La collection de peintures qu’il constitua durant les derniers mois de sa vie passés aux Pays-Bas mérite pourtant qu’on s’y attarde. Certes de faible ampleur par rapport à celle de son frère, l’empereur Rodolphe II, elle se signalait par son excellent niveau qualitatif, réunissant des œuvres de Hubert Van Eyck, Rogier van der Weyden, Bosch, Floris, Mostaert, Grimmer et Lucas van Valckenborch. Mais sans conteste, c’est une suite des Mois de Bruegel qui en était le plus prestigieux joyau.
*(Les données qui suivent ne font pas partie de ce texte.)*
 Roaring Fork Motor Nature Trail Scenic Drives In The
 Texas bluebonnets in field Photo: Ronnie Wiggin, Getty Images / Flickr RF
Elle avait été offerte à l’archiduc par la Ville d’Anvers, lorsque celui-ci fit sa joyeuse entrée dans la cité scaldienne, le 5 juillet 1594.
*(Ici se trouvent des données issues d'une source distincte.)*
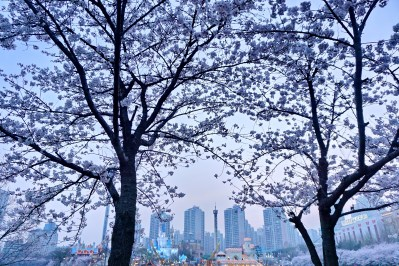 Cherry blossoms in the evening at Jamsil Lake, Seoul.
Il y a lieu de réévaluer la place que l’archiduc Ernest occupa dans le contexte du collectionnisme de la fin du XVIe siècle ; elle a été injustement occultée par un intérêt trop exclusivement centré sur Rodolphe II. Il convient notamment de déterminer les circonstances dans lesquelles Ernest de Habsbourg procéda à ses acquisitions, et de voir comment ses choix s’inscrivent dans l’histoire du goût, reflétant un jugement très sûr, ainsi qu'un vif intérêt pour les diverses tendances qu’illustrèrent les peintres des Pays-Bas dans la seconde moitié du XVIe siècle.
Enfin, il importe de préciser quel fut le destin de ses collections. L’historique de la fameuse suite de Bruegel, en particulier, appelle maintes remarques. Il est très loin d’être aussi clair et solide qu’on s’est plu à l’affirmer jusqu’ici.